Ja: Jimin!- od razu rzuciłam się w jego ramiona, a on przycisnął mnie do siebie.- Jak się czujesz? Nie jesteś głodny? Zrobić ci coś do jedzenia?
JM: Nie, Łucja, naprawdę jest wszystko dobrze. Jak... jak to się stało, że mnie wypuścili. Co zrobiliście? - usiedliśmy na kanapach, a wtedy przyszły dzieciaki.
S: Idźcie do swoich pokoi, dobrze? Ja i mama musimy porozmawiać z wujkiem na ważny temat i nie chcę, żebyście o tym słyszeli, zgoda? - na jego słowa dzieci udały się tam, gdzie Yoongi im kazał, a my skupiliśmy się na sobie.- Przejrzeliśmy zapisy z kamer i okazało się, że debile nie usunęli godzin.

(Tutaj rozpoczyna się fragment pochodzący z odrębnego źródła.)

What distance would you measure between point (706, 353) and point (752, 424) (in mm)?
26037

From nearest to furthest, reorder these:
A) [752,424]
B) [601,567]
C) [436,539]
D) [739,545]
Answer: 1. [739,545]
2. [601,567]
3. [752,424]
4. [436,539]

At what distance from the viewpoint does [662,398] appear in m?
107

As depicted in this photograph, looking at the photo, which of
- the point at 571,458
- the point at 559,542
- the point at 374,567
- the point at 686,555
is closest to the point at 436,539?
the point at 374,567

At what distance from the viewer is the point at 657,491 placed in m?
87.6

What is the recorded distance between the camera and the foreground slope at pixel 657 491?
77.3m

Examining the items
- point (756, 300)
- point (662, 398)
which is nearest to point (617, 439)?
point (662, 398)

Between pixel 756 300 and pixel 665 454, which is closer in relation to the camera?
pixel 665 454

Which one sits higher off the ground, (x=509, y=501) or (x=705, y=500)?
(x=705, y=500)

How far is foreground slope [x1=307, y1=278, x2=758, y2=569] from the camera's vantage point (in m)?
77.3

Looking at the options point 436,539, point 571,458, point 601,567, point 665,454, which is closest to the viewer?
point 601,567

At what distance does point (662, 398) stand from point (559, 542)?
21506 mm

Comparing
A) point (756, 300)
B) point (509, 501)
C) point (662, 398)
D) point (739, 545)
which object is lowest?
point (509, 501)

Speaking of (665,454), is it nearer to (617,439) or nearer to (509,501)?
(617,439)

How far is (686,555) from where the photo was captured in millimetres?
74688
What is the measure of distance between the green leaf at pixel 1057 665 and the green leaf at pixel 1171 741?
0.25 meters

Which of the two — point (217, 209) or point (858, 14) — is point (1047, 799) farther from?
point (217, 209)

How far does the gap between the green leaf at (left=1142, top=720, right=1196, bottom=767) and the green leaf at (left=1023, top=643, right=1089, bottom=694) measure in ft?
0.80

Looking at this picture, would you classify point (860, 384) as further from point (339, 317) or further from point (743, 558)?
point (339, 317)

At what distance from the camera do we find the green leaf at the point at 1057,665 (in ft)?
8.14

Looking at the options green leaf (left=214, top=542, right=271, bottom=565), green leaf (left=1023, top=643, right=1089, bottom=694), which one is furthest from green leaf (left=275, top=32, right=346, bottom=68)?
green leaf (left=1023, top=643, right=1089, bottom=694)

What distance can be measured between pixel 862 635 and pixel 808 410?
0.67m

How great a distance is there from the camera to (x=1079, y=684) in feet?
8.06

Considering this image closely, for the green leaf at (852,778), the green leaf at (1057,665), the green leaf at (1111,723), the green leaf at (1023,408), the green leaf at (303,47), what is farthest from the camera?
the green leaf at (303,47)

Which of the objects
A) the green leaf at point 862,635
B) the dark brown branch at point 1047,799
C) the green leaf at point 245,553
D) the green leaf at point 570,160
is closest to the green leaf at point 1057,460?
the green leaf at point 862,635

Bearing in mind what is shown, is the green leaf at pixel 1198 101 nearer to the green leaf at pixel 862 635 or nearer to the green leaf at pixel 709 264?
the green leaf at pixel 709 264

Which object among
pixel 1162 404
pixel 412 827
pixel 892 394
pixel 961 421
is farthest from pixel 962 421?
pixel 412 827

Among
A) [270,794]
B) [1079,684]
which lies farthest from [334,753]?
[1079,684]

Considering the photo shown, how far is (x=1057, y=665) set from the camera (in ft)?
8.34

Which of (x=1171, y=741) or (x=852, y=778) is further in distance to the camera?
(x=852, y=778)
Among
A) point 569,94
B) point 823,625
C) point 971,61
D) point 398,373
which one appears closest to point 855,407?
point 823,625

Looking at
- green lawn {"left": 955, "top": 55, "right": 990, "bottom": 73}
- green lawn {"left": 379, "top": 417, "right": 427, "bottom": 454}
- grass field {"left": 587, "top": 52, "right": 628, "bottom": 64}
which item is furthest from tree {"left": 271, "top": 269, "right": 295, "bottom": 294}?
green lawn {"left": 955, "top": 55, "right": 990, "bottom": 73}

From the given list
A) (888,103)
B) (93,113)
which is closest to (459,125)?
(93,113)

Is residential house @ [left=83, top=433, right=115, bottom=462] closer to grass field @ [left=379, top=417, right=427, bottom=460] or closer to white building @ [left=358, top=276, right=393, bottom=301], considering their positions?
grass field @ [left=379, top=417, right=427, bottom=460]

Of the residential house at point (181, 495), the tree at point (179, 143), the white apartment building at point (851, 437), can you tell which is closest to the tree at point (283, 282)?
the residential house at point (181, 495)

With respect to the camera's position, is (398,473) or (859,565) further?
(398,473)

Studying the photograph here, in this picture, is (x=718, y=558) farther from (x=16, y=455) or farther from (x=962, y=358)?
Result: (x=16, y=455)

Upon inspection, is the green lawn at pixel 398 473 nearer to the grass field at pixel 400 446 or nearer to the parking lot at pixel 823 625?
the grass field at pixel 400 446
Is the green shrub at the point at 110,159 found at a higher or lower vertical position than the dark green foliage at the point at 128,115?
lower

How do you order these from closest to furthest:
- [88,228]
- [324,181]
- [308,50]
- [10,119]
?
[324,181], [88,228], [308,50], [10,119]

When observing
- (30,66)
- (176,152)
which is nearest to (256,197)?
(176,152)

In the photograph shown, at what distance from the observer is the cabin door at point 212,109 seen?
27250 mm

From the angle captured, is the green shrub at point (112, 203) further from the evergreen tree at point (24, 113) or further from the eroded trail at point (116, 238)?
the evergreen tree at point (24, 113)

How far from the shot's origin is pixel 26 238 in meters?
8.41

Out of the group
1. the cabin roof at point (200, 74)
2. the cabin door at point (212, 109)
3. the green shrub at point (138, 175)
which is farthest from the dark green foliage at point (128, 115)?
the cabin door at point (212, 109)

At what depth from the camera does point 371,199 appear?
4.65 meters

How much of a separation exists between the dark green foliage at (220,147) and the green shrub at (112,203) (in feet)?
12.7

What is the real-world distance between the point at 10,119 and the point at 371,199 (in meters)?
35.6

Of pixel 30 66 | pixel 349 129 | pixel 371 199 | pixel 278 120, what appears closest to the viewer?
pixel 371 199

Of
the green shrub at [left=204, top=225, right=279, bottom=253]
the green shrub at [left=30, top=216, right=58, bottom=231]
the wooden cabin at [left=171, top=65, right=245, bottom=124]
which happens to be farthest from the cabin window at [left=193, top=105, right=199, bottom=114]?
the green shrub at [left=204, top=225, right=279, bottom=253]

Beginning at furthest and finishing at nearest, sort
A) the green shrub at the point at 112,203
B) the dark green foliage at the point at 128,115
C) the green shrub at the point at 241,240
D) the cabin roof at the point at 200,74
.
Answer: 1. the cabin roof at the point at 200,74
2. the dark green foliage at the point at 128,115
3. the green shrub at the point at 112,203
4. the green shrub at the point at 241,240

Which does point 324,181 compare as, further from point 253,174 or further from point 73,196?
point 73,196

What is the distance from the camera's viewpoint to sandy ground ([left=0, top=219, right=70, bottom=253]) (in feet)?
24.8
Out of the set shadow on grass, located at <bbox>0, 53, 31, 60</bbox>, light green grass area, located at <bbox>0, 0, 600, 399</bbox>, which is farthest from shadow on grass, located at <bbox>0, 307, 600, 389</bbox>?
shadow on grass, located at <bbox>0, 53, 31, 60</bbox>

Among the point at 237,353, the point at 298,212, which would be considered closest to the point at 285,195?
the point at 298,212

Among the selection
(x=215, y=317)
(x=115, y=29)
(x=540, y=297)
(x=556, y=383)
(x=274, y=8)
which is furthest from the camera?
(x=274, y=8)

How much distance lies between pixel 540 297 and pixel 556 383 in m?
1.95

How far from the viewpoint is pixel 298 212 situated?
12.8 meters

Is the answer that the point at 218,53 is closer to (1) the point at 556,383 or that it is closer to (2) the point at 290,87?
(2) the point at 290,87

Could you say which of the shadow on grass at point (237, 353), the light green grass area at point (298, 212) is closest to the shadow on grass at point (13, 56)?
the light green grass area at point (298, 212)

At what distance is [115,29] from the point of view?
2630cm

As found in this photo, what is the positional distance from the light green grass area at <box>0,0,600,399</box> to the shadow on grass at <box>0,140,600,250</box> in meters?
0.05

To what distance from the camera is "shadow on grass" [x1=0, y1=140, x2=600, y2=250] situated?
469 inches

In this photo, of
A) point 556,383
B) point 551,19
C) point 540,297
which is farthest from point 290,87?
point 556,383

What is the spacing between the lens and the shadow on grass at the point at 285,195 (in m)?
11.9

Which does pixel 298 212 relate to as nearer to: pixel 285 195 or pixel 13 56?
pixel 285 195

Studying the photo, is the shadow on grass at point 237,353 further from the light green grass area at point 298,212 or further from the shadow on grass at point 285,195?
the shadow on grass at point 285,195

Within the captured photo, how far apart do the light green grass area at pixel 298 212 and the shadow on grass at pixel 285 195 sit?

Na twoje szczęście, o tej godzinie byłeś z Taehyungiem w wytwórni, więc musieliśmy pobrać nagrania. Trochę nas to kosztowało...- wskazał na mnie głową, a Jimin zasłonił usta, w jego oczach pojawiły się łzy.- Ale już wszystko jest pod kontrolą, za tydzień idziemy do lekarza sprawdzić co i jak, a za dwa prawdopodobnie na zdjęcie szwów. Policjanci na początku powiedzieli, że filmik jest nie do przyjęcia, ale najechałem na nich i na tempo ich pracy w stosunku do was a innych zjebów i się udało. Potem do nas zadzwoniłeś, przyjechaliśmy i teraz rozmawiamy.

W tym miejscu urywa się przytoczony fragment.